The Bryce Harper Cameo Is Not the FanDuel Scandal Story, The VIP Host Program Is
Bryce Harper recorded a Cameo video sometime in late November 2024. He had no idea the national headline it would turn into, and that’s not his fault.
He addressed a man named Terry Thompson by name, mentioned Thompson’s young son, and said he was reaching out at the request of Thompson’s VIP manager, “your host Bryttanni at FanDuel,” who wanted to make sure Thompson had “an extra special Thanksgiving.” The video was stamped with FanDuel’s logo. The video Harper recorded can be seen below as a part of a tweet with a fan’s opinion on the ordeal:
OPINION: Bryce Harper FanDuel Video
— Dan Clark (@DanClarkSports) July 10, 2026
The Phillies fan in question had already lost a crazy $1.5M.
With or without a personalized video from Harper, he was always going to lose a lot more (in this case another $2M).
Harper didn't reel him back in, his own gambling addiction did! pic.twitter.com/JmgUFf0RcM
Harper thought he was doing something nice for a fan. He had no idea what he was actually part of. Harper said so publicly Monday, hours before the Home Run Derby, in a statement that was both credible and, for FanDuel, devastating in its specificity. “Had I known FanDuel’s true intent, I would not have made the video. The same is true had I known anything about Terry or his situation, or about any alleged partnership between Cameo and FanDuel.”

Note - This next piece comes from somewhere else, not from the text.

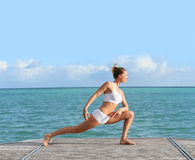 Young woman excercising on the seaside Stock Photography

Bryce Harper responds to report he taped a personal message for a gambling addict
— Jeff Skversky (@JeffSkversky) July 13, 2026
“What happened here went beyond anything I knew about or approved… I did not know this video would be used for commercial purposes. The request included a short script. I read it in good faith.… pic.twitter.com/MczyRtqYeP
The story has dominated sports and gaming coverage since the Philadelphia Inquirer published it last week, and most of that coverage has focused on Harper: his consent, his image rights, and whether Cameo or FanDuel bears responsibility for what happened. Those are legitimate questions and important discussion topics, given the relationship between betting platforms and pro sports. They are also the least important part of what a major lawsuit that brought this situation to light actually describes.
The Tragic Timeline of Terry Thompson’s Wagering Habits
Thompson placed his first bet through FanDuel in 2020, wagering on the Philadelphia Eagles. He discovered microbets quickly. In-game wagers on individual plays, whether the next snap would be a pass or a run, are designed for exactly the kind of rapid-fire engagement that Thompson found immediately consuming.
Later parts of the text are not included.